An argument in France about the first user of such a "now you see it, now you don't" expression has gone from President Chirac to impressionist poet Arthur Rambaud. While a major daily newspaper thought it was the President ("who is to body language what Shakespeare is to English literature") another -- or possibly the same paper with a different writer -- reverted to Rambaud's Le Coeru Vole (The Stolen Heart). "O flot abracadabrantesques. Prenez mon Coeur, quil soit lave" (Take my heart which will be cleansed). Much time, space and thought was given to a creative expression. Parisian intellectual elite loves that sort of debacle. But for us at U.N. New York Headquarters, we witnessed abracadabrantesque performances almost daily for the last decade. Thank God its almost over.


In a satirical take-off on Mr. Annan's planning and decision-making, London's Private Eye in September carried a "Lebanon Round-up" where in one item Mr. Annan confirmed that after his thorough search a certain country has agreed to send troops to lead the projected U.N. force in Lebanon. "We are very grateful to Israel" Mr. Annan is quoted (sic) as saying, for agreeing to send soldiers with the U.N. force which "made Israel the obvious candidate to lead it." In another item, Mr. Annan was indicating that as part of his brokered ceasefire, Hezbollah has agreed to hand over its weapons to Hezbollah. "Once the handover from Hezbollah to Hezbollah is complete, then peace in the region can be assured, said Kofi."


FAO's Ceres Medal, named after the Roman Goddess of Agriculture, was awarded to Queen Sofia of Spain. It was in recognition of her efforts to raise living standards of rural women in developing countries. Roughly 70 percent of the world's 854 million hungry people live in rural areas. The gracious Queen never hesitated to visit emergency and rehabilitation operations, particularly in the wake of national disasters, such as hurricanes or earthquakes. She volunteered to help in countries like Bangledesh, Guatemala, Chile, Columbia, Mexico. That discreet effort was only one aspect of the dedicated effort by the Queen of Spain who is the daughter and sister of Kings of Greece.

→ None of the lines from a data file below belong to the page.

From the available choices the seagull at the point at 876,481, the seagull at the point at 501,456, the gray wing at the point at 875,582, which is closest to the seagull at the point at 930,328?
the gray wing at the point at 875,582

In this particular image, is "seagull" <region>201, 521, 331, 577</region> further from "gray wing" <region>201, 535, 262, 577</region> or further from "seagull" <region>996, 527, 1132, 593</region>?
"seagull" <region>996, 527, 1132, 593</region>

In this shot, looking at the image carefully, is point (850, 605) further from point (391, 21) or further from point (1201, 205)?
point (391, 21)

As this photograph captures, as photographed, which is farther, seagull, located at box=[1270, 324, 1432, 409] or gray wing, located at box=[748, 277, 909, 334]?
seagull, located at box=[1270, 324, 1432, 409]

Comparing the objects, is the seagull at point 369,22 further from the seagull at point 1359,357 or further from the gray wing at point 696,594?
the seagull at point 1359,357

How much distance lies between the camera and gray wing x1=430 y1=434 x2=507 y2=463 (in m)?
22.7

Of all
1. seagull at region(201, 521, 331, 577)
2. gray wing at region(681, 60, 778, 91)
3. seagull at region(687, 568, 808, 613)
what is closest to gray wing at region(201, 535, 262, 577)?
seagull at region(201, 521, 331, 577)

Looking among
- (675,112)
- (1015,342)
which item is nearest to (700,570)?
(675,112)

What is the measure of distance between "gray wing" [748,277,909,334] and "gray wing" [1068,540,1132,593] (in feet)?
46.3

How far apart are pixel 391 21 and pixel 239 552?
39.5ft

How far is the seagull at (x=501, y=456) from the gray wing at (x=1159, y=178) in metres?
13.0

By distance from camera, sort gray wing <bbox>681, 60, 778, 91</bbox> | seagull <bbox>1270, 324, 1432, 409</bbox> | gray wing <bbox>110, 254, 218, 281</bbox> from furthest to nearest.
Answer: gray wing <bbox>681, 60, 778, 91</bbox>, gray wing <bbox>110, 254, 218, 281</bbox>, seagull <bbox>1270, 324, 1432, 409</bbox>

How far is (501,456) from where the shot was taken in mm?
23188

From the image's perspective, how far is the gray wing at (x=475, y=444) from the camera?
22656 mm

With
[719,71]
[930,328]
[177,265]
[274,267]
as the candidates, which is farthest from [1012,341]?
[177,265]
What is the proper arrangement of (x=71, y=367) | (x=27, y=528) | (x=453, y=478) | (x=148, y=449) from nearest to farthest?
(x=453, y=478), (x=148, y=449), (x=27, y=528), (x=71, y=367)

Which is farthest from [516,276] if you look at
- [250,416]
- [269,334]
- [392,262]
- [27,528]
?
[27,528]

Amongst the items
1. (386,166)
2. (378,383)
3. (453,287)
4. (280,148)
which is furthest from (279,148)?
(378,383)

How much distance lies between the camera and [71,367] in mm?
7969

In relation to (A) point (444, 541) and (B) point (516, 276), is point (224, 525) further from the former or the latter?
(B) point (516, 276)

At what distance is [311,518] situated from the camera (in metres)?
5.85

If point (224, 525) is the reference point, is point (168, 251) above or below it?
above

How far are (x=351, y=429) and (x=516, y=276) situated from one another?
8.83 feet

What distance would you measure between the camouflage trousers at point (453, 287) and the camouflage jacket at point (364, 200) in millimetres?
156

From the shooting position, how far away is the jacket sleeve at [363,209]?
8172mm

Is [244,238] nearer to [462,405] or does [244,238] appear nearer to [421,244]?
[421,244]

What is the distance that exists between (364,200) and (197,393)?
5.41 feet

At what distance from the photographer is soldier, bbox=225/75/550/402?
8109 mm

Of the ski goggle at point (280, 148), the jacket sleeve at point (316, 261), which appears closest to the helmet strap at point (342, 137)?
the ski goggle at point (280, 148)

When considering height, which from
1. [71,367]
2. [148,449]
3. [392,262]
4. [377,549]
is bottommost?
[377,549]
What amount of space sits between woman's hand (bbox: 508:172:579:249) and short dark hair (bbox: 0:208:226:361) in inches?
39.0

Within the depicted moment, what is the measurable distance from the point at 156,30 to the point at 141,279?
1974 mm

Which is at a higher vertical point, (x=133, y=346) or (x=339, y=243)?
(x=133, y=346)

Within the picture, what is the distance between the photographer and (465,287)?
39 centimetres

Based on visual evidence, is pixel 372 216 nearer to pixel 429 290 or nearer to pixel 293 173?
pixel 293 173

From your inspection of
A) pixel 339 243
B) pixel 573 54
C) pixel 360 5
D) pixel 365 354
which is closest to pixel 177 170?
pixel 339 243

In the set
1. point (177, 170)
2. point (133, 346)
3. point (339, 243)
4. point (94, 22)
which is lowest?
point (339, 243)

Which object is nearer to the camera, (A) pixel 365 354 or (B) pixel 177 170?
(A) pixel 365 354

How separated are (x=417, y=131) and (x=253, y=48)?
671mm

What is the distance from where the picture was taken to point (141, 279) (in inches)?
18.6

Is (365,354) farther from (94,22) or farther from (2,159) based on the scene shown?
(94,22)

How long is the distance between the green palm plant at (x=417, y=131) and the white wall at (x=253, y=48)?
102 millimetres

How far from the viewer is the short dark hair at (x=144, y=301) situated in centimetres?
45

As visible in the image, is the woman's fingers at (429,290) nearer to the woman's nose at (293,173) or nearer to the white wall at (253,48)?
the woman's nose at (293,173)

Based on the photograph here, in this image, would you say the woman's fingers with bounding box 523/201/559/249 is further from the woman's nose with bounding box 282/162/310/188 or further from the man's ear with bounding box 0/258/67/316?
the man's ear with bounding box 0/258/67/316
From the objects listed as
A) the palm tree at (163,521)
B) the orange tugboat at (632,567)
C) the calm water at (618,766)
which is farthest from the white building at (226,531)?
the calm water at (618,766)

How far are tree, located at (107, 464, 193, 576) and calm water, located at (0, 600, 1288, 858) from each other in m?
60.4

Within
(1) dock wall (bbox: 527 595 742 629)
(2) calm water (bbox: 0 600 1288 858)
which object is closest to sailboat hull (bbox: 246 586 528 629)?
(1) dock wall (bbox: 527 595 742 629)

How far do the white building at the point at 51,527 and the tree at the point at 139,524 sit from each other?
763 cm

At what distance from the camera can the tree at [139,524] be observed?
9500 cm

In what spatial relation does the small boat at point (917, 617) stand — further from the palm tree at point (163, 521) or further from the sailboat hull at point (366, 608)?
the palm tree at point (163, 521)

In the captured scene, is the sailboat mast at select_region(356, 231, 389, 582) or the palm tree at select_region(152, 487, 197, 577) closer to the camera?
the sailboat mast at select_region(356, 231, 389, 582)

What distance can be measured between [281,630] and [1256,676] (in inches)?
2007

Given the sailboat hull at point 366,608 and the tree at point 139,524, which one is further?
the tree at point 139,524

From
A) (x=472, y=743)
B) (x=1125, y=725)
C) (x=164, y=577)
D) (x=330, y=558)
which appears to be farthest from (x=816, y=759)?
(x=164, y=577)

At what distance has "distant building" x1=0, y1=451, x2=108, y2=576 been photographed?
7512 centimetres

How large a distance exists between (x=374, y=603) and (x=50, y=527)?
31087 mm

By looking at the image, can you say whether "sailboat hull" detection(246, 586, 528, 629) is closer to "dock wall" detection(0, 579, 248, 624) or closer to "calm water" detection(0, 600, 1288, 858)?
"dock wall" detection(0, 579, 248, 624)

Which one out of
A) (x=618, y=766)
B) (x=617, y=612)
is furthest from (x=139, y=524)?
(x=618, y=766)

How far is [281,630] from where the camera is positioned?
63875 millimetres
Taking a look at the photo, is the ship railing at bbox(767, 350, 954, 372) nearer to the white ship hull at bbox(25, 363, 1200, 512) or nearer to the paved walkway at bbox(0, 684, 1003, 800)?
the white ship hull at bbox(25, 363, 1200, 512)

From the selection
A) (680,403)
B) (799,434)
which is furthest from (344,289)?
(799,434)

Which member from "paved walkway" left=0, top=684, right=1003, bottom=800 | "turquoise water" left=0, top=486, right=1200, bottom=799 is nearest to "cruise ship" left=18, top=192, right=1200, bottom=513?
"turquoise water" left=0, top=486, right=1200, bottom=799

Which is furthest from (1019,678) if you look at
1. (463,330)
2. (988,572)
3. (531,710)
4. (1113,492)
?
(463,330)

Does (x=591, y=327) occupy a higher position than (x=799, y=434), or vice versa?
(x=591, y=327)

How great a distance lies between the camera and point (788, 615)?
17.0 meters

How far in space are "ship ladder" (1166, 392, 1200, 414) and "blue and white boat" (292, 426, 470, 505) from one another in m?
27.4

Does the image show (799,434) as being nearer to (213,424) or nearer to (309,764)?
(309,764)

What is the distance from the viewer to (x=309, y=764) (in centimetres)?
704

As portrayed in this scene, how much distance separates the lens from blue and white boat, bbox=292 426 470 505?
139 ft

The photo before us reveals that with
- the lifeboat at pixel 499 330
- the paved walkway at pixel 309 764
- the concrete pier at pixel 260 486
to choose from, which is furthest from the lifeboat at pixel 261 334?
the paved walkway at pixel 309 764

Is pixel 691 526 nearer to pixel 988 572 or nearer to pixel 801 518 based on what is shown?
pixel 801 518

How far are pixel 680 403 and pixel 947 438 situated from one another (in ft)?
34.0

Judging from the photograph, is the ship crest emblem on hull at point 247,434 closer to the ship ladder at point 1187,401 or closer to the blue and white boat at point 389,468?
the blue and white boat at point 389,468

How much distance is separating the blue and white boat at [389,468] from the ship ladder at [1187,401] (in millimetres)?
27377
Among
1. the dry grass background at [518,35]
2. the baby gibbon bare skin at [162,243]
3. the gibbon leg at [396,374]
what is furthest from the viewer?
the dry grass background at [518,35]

Following the General Assembly meeting adopting the appointment of Ban Ki-Moon, the Secretary General-designate received well-wishers at the nearby Indonesian Lounge. Among the first to rush was a group of current Under-Secretaries General and senior officials looking forward to finding out their prospects. When Peacekeeping Chief Jean-Marie Guehenno introduced himself, Mr. Ban addressed him in French saying: "Oui, en vas travallez ensemble." That confirms an understanding that the French has requested keeping Peacekeeping as "encouragement" for their positive vote, although it may not necessarily be Mr. Guehenno, but another French nominee. A similar understanding is thought to have been reached with the British on another senior post.


The original hit team of the current Secretary General found an occasion to get together following the General Assembly approval of Ban Ki-Moon. The shameless self-promoter and the Chef de Cabeb must have needed each other's consolation as the older order changeth. Some consultation may also have been exchanged, possibly on how to put Mr. Annan behind them and seek to impress the new sovereign of the realm. Who knows. Perhaps the Sherpa could revert to his clownings days as a court jester and the faded Chef could introduce a new blend of Cabab with Korean Kimchie.